Courtesy Lisa Law
Before and after at El Museo de Historia, Arte y Cultura de Yelapa in Yelapa, Mexico. Santa Fe photographer Lisa Law spent the last few years making a new museum a reality.
In 1961, Santa Fe-based photographer Lisa Law set sail on a gaff-rigged schooner from San Francisco with a group of friends (and one lover) to see the world. During that trip, she would photograph much of what she saw, including the small fishing village of Yelapa, Cabo Corrientes, Jalisco, Mexico. By 1966, she was living there with her then-husband Tom Law and, since then, she's spent most of her Marches and Aprils returning to engage with locals, provide artistic and architectural design work, conduct small-scale first aid, show her photos and, most recently, help build a museum out of the rubble of unfulfilled construction promises. El Museo de Historia, Arte y Cultura de Yelapa is open now, and it's the first of its kind in the area.

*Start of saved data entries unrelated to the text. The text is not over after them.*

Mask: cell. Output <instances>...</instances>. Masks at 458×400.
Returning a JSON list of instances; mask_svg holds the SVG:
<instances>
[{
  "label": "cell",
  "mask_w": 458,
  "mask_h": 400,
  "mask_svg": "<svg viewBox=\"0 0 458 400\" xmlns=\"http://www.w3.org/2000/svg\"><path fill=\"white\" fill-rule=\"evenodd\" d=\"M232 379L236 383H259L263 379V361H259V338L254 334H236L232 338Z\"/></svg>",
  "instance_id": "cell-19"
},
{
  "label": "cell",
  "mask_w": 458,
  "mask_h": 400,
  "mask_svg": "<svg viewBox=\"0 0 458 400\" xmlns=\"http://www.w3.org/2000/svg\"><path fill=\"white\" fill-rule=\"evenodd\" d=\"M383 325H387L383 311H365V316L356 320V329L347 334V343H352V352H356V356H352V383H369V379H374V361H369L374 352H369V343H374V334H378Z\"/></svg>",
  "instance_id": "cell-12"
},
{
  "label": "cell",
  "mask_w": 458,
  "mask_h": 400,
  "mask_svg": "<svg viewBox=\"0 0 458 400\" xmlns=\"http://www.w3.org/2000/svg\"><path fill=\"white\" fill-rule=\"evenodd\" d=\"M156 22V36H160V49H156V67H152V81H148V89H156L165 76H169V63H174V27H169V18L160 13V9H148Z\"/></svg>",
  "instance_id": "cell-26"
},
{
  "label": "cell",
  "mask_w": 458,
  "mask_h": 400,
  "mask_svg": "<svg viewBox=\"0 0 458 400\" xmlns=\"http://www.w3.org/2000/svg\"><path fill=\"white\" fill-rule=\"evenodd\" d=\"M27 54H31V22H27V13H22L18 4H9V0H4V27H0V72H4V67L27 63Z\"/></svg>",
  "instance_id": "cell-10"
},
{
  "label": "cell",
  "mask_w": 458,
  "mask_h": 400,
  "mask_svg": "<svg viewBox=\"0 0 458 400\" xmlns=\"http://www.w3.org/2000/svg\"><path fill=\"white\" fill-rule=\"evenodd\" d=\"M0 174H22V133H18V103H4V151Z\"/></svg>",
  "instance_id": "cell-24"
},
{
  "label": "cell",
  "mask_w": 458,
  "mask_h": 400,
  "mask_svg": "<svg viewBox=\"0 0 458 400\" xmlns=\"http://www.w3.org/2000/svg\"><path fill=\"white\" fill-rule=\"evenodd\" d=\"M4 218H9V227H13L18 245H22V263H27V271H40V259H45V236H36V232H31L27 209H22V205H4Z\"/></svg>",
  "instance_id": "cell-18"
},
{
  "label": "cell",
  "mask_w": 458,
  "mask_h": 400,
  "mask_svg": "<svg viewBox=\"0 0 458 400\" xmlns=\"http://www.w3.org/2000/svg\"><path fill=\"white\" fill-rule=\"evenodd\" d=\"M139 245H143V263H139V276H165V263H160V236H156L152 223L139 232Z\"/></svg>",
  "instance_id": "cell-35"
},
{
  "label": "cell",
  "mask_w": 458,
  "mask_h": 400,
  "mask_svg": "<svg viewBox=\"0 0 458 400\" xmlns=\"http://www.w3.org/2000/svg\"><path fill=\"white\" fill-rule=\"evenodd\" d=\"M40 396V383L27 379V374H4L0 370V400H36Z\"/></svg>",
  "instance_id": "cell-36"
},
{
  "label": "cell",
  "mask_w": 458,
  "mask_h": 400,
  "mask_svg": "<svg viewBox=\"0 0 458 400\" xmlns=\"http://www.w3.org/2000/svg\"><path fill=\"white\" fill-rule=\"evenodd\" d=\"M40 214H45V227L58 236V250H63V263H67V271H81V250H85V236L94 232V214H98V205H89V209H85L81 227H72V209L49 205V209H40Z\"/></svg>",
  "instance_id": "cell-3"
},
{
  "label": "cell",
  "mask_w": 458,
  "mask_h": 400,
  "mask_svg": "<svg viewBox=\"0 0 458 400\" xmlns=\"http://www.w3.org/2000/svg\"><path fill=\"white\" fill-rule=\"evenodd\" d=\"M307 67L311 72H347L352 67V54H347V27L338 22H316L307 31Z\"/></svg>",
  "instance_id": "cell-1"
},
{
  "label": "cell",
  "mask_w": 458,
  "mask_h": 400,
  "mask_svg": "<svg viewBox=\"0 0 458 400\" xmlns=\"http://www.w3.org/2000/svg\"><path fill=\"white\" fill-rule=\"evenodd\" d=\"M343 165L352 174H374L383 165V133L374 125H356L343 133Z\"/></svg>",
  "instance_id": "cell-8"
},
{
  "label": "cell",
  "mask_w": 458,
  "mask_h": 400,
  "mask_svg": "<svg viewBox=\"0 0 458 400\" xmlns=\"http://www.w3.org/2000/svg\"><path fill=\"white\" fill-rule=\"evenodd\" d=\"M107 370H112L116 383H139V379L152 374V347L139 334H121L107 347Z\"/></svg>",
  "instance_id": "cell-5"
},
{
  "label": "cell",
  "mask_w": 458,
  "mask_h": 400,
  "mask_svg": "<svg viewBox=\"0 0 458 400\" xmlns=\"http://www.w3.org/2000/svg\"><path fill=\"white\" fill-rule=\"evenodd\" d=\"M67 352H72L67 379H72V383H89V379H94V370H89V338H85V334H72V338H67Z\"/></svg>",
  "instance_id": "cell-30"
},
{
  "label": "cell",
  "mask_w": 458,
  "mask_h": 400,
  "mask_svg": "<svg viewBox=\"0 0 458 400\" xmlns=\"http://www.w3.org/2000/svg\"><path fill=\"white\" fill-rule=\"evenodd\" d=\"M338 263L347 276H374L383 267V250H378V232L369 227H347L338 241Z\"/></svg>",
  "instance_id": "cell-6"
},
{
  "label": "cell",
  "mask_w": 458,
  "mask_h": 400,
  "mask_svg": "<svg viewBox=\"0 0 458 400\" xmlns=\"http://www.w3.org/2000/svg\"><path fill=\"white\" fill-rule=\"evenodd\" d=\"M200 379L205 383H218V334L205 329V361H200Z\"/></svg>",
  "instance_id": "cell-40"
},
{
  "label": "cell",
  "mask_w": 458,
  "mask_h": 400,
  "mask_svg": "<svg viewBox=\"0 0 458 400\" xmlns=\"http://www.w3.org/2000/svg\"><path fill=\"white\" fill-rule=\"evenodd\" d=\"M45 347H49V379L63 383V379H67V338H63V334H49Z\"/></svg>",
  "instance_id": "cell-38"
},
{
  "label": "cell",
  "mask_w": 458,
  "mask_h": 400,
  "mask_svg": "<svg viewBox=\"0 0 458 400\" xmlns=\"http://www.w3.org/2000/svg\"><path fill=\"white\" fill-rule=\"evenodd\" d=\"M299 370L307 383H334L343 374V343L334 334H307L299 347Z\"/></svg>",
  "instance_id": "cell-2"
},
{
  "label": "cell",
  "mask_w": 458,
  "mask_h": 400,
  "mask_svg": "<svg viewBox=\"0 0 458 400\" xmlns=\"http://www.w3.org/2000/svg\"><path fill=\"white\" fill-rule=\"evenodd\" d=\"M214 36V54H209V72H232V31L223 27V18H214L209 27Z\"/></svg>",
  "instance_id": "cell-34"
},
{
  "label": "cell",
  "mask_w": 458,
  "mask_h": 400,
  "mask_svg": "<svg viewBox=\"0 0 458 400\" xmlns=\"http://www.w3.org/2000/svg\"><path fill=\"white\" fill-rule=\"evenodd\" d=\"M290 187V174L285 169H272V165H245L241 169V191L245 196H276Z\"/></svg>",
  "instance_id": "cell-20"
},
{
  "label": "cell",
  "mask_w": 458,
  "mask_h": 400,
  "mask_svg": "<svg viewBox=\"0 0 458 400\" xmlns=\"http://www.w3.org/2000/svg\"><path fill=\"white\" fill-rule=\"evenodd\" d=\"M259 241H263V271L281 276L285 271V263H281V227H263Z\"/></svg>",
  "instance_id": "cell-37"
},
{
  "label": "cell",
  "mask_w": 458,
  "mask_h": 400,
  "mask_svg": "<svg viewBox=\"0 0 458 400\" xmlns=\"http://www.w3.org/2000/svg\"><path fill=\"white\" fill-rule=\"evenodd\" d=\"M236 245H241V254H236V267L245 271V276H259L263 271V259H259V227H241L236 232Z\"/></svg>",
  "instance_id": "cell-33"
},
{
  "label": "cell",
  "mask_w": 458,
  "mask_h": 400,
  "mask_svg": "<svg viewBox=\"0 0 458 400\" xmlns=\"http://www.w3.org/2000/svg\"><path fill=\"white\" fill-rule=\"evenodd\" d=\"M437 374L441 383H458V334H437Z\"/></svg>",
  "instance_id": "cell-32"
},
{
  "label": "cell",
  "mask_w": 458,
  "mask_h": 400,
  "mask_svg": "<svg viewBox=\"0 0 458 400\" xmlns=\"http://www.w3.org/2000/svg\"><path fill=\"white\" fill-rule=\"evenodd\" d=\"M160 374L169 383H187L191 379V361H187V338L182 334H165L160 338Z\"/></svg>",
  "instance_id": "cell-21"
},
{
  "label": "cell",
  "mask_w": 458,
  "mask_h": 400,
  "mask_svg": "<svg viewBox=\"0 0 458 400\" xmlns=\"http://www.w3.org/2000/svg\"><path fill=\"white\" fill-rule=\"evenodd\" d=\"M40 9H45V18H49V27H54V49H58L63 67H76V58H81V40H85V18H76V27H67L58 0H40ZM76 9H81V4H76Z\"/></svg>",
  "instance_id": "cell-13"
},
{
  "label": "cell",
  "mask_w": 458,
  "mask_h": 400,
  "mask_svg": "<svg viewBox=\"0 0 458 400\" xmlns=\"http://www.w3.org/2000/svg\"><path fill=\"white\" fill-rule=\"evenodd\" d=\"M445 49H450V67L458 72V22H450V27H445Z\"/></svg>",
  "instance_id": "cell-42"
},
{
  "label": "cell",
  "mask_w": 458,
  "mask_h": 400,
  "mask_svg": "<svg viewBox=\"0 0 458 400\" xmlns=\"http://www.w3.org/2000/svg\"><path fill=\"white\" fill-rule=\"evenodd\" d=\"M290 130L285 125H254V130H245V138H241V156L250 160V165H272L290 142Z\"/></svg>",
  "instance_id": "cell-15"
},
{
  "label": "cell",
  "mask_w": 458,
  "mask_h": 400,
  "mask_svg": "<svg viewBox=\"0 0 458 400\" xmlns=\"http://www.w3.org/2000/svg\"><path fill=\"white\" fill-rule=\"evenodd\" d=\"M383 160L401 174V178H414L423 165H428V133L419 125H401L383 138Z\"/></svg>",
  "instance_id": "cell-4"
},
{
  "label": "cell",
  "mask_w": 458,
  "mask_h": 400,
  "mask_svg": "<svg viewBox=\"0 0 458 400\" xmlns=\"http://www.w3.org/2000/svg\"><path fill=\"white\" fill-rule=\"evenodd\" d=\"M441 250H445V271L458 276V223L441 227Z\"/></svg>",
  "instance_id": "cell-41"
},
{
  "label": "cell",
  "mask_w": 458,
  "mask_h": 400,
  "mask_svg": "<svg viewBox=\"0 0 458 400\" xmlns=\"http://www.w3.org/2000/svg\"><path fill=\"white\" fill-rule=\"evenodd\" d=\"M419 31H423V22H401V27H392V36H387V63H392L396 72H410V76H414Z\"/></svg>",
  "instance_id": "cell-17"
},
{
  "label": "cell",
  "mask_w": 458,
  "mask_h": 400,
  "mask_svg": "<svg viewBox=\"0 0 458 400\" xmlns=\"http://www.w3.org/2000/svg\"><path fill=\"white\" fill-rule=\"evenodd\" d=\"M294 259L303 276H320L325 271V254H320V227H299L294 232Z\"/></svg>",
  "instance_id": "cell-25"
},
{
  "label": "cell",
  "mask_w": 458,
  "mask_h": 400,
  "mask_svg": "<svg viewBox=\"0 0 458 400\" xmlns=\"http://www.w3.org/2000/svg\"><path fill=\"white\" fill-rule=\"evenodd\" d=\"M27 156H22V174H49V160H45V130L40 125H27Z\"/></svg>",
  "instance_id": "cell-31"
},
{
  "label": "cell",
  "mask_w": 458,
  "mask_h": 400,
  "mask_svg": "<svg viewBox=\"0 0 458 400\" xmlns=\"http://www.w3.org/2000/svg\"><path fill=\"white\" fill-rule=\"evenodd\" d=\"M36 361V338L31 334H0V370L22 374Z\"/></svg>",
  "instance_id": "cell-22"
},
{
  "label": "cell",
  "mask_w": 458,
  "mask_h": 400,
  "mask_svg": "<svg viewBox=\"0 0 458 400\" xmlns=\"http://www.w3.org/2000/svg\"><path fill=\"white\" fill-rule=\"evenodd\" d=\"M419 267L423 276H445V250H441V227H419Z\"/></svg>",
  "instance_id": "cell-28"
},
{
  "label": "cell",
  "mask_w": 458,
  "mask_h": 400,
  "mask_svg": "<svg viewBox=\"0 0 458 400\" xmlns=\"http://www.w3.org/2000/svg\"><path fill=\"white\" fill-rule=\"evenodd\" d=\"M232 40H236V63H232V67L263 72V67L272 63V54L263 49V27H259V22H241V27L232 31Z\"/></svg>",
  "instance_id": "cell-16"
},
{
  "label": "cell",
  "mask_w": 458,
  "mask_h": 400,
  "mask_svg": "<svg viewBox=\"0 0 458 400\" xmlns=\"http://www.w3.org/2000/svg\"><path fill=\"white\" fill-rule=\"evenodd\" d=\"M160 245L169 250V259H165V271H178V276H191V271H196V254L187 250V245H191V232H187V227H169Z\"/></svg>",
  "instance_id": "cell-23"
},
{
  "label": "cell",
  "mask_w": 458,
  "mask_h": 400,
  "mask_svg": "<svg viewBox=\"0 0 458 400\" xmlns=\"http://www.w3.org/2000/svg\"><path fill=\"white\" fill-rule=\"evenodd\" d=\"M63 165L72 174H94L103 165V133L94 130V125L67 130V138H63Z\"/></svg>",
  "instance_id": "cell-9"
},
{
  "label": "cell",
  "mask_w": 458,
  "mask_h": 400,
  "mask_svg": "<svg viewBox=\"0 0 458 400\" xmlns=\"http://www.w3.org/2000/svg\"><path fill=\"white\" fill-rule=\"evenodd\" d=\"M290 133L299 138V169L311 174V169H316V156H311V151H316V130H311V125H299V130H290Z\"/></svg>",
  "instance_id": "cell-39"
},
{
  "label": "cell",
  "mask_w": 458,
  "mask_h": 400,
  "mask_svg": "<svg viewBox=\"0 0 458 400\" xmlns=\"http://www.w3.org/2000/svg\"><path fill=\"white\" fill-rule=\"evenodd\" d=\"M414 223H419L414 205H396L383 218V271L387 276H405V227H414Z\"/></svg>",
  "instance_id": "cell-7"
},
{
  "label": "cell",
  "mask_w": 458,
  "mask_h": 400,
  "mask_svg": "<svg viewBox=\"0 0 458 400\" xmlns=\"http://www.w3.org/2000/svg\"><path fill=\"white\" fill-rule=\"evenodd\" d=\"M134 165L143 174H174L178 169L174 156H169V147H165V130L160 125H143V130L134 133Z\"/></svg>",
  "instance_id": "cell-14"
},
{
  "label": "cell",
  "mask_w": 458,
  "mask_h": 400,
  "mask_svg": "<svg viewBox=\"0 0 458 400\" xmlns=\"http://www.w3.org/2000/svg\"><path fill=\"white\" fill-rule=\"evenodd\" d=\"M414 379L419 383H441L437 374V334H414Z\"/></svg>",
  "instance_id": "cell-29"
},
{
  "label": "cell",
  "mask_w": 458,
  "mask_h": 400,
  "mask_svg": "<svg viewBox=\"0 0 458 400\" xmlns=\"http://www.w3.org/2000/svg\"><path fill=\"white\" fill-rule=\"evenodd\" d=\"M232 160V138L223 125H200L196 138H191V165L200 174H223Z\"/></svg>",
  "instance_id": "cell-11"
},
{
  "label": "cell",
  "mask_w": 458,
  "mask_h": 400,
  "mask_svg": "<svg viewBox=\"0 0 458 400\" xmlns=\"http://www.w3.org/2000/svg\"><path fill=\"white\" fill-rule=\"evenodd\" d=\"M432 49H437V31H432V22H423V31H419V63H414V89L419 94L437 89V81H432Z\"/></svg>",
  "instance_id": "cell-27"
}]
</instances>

Yelapa is a short boat ride south of Puerto Vallarta and home to only about 1,500 people. In recent years, Law says, the town's central plaza fell into disrepair. Local government tore down a school and an oft-used basketball court with promises to resurrect them alongside a new sheriff's office, jail and an otherwise revitalized area (though how a jail translates to "revitalized" is anyone's guess). Construction began on some of the buildings, but much of the proposed changes never reached completion. Three years ago, Law set out to change that.
"I go in, and there's this long room, it's cruddy, it's been there for six years deteriorating. And people are pooping there, young people are making love, there's trash everywhere," she says. "But every time I went, I would say 'the History Museum of Yelapa' to myself."
Courtesy Lisa Law
First steps included enlisting the help of Yelapa-based businesswoman Tatiana Rodriguez-Anderson, a restauranteur and swimsuit business owner who helped Law deepen already meaningful local connections and attract contractor Fernando Garcia to the project. Garcia, a local who built a hotel in the area in recent years, took hometown pride and a knack for creative building to heart, hiring crews to help clean, renovate and complete the building.
Next came acquiring permission from the local government and the cultural department in nearby El Tuito, which Law says oversees such matters. With the municipality onboard and the locals excited, she turned to a local principal known as Maestro Pedro, with whom she'd interview some 13 elders from the area to help in piecing together the village's history. Law would also travel from door to door, garnering local support and in search of loans and donations of artifacts for display. The locals, she says, were more than happy to send them with items for the space. Maestro Pedro passed away during the project's early days, unfortunately, but Law says she completed it in his honor.
Local artifacts included pottery, oars, beads, bowls, hatchets and more; all dedicated to the agricultural and fishing history of Yelapa, and all working to complement a displauy of over 100 photographs Law has taken of the village, its people and the surrounding area over the last 50-plus years, which are also on display.
Courtesy Lisa Law
With minimal donations, Law's small group and Garcia's crews would complete the museum in roughly five months—and all for $62,000. It was back-breaking labor, however, and Law estimates that she and the crews put in 10 hours a day, seven days a week. The completed space, two rooms in an L shape, consists of a main area for the permanent exhibit, and a community room where kids can experiment with arts of their own. Law says Rodriguez-Anderson hopes to hold space for struggling addicts to seek help, pregnant women to access resources, workshops and whatever else might serve Yelapa's populace. The crews also helped to complete the nearby plaza where, Law says, vendors can set up shop and tourists will almost certainly visit thanks to a budding relationship with Puerto Vallarta's tourist boating industry.
Courtesy Lisa Law
Law has since returned to Santa Fe, but plans to visit Yelapa yearly to continue her involvement with the museum. Rodriguez-Anderson, meanwhile, will oversee its day-to-day along with a couple of young women from the area who were hired to facilitate while learning the ropes of curation and museum management.
"I expect them to ask me for advice forever," Law says, noting that she's happy to give it. "All of a sudden, there's all this energy coming toward [the museum]. And it's not just the stuff, it's the relationship to the whole village. I didn't want to leave, but … they're learning how to do it; they're learning how important this little piece of land in the middle of the jungle really is."